**Text block**
# New Additions!



## trueblue (Jan 22, 2008)

After much deliberation, we decided to add a new kitty to the house We rescued a little girl from our local animal shelter...and then decided she needed a friend. Here are Fishy and Sir Phineas Fluffybutt. They get along fabulously, with each other and the dogs.


----------



## Missy (Nov 6, 2006)

OMG!!! they are both adorable. gray and white cats are my favorites.


----------



## Eva (Jun 20, 2008)

They are sooo cute! 
I used to have a cat named "Fluffybutt" lol...great name!


----------



## mintchip (Apr 19, 2007)

Congratulations she is adorable!


----------



## Alexa (Jun 17, 2007)

OMG..they are tooooo cute!!


----------



## ama0722 (Nov 28, 2006)

They are adorable and I love the names! It makes me want a kitty!


----------



## Lina (Apr 26, 2007)

Congrats! Those are some great cat names!


----------



## juliav (Nov 21, 2006)

Kim,

They are just adorable, congratulations on your latest addition.


----------



## Jane (Jun 2, 2007)

**Set of tasks**
1/ Translate this sentence from the kitten thread into Spanish: "They get along fabulously, with each other and the dogs."
2/ In one to three sentences, explain why the first post of the kitten thread introduces two cats rather than one.
3/ Continue the kitten thread from its last line.

**Data provided**
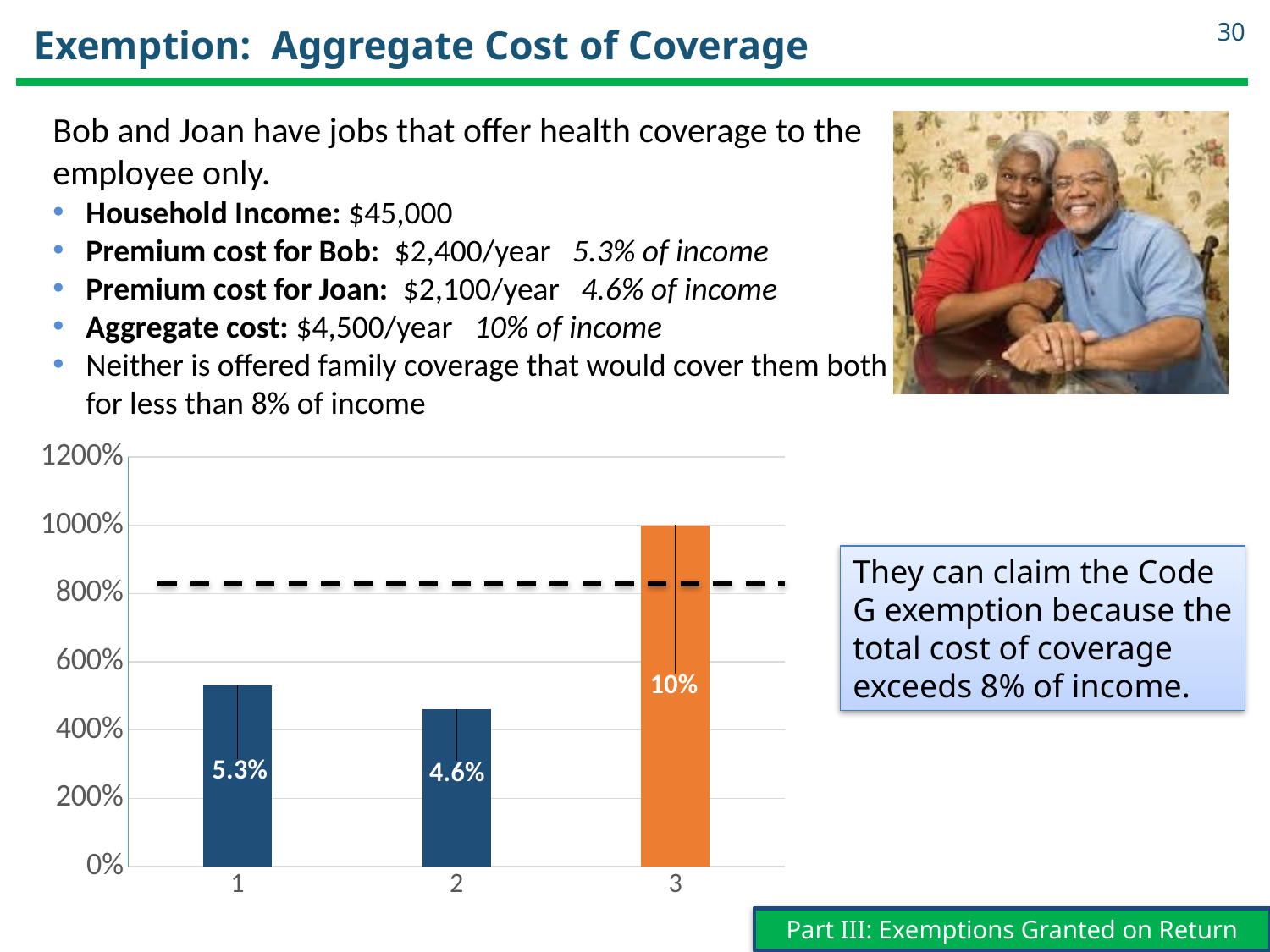
What is the difference between the labelled values for category 3 and category 1? 4.7% How many bars are plotted in the chart? 3 What is the data label on the bar for category 3? 10% Which category has the shortest bar? 2 What is the difference between the labelled values for category 1 and category 2? 0.7% What type of chart is shown on the slide? bar chart Which category has the tallest bar? 3 What is the data label on the bar for category 2? 4.6% Does the bar for category 3 reach above or below the 800% tick on the axis? above What colour is the bar for category 3? orange What is the data label on the bar for category 1? 5.3% Which bar is taller, category 1 or category 2? 1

**Answers for each item**
1/ Se llevan de maravilla, entre ellos y con los perros.

2/ After rescuing a little girl from the local animal shelter, the household decided that she needed a friend. The second kitty was added for that reason, which is why both Fishy and Sir Phineas Fluffybutt are introduced.

3/
Congrats, Kim! They are very pretty. I love that name, "Fluffybutt!" I call Lincoln that sometimes


----------



## irnfit (Nov 21, 2006)

Such cute kitties!


----------



## pjewel (Apr 11, 2007)

They are so cute. I love the name "fluffybutt," but then again many times in my life it would have fit me. ound: You're lucky they all get along well from the start. Enjoy the new additions.


----------



## JASHavanese (Apr 24, 2007)

What cute kittens. The top one looks like it's wondering what it can get into and the bottom one looks like royalty and needs a throne


----------



## Brady's mom (Dec 1, 2006)

What precious kitties! Congrats on the new additions.


----------



## mckennasedona (Feb 20, 2007)

They are both adorable. Congratulations. I love the names.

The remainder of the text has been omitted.